And, the more that I think about Jesus saying, “Do not be afraid, just have faith” to a man whose little daughter has just died, the more I am both amazed and comforted. When I reflect on the many things that are ‘crosses’ in my life right now, none of them can compare with the death of a child. If Jesus could tell a grieving father to ‘just have faith’ when the circumstances seemed so dire, then there is nothing that I can’t bring to him, and nothing that he can’t heal.

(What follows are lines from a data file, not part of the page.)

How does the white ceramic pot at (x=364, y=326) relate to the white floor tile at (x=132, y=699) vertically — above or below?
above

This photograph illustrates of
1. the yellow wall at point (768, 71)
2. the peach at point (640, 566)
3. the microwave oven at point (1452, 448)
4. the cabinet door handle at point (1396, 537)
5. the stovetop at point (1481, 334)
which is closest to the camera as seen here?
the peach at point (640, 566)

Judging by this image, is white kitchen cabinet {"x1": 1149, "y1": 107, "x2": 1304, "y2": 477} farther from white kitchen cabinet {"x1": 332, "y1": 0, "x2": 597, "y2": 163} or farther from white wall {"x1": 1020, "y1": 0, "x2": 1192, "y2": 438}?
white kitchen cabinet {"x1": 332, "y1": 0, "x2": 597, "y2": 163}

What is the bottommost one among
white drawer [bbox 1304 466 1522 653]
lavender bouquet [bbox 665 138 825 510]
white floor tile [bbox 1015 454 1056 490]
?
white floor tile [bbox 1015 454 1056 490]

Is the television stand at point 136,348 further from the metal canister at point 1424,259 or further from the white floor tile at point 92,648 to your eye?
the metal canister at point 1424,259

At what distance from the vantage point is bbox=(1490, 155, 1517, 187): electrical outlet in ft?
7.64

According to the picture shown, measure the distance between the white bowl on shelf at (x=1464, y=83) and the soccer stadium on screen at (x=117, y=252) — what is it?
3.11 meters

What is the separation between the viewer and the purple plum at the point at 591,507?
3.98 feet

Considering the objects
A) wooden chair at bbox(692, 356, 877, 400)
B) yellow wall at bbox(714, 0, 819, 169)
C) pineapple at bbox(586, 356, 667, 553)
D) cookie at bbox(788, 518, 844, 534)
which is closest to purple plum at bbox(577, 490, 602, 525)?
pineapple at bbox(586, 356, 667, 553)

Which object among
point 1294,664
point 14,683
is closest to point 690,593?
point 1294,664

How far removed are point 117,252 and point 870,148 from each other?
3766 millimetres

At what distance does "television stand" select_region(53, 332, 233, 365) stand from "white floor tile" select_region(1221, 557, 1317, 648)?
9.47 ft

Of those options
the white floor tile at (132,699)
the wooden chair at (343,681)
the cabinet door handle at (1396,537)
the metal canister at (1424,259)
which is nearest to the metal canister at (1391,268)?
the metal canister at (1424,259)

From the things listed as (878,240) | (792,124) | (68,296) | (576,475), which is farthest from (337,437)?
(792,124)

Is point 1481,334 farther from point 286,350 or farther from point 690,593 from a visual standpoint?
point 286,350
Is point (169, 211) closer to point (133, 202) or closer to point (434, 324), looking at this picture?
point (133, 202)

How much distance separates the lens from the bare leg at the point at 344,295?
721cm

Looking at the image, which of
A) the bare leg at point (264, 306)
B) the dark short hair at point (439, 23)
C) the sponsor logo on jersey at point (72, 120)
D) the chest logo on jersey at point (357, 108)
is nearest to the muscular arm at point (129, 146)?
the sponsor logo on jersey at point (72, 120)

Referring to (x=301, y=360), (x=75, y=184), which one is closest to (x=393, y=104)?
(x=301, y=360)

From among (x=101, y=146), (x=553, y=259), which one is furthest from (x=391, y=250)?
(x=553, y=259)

“Just have faith” – three little words that can change my life. These three little words are transforming…they effect my attitudes, my decisions, my moods, my past, present and future, the way I live and the way that I love. He tells me, “Just have faith” and I answer:
I’m really worried
I’m so afraid
I’m not seeing you, hearing you, feeling you right now
I have to do something…I have to take control
I fear the worst
And he responds, “Do not be afraid, JUST HAVE FAITH”
And I ask for the faith of a mustard seed so I can move mountains.
No words are necessary with this one……
What an interesting lent this is turning out to be. To all those strong and disciplined people out there, I tell you this in the utmost humility: This year the lenten promise that I made lasted a whole 6 days! I think that this was the shortest thus far in my life!
My lenten promise, what I decided to do, what I thought was best….hmm… and, as usual, God has other plans! Now, I’m not blaming God for my lack of will power (that chocolate was just too good to resist!), but as the days and weeks passed, I realized that there is something to learn here, how can I grow from this experience?
First, it teaches me great humility – I’m not in charge and I am not strong enough to ‘go it alone’. I trip and fall, over my own feet sometimes, and I’m so grateful for the loving arms that always pick me up and hold me as I begin to walk again.
Second, if I am quiet enough then I can hear that tiny whisper which lets me know what I should really be concentrating on. And, it is always gift, pure gift, not deprivation, although sometimes it may sting a little, like the bright light on a sunny day.
So, what is it for me this lent?
I remember the cross….I remember the reason for the cross. He asks me to give to him my worries. Fears that have actually become a part of me. Worries that I cling to. He wants them, He wants my healing, he wants my wholeness….
Now, that’s really giving something up for lent!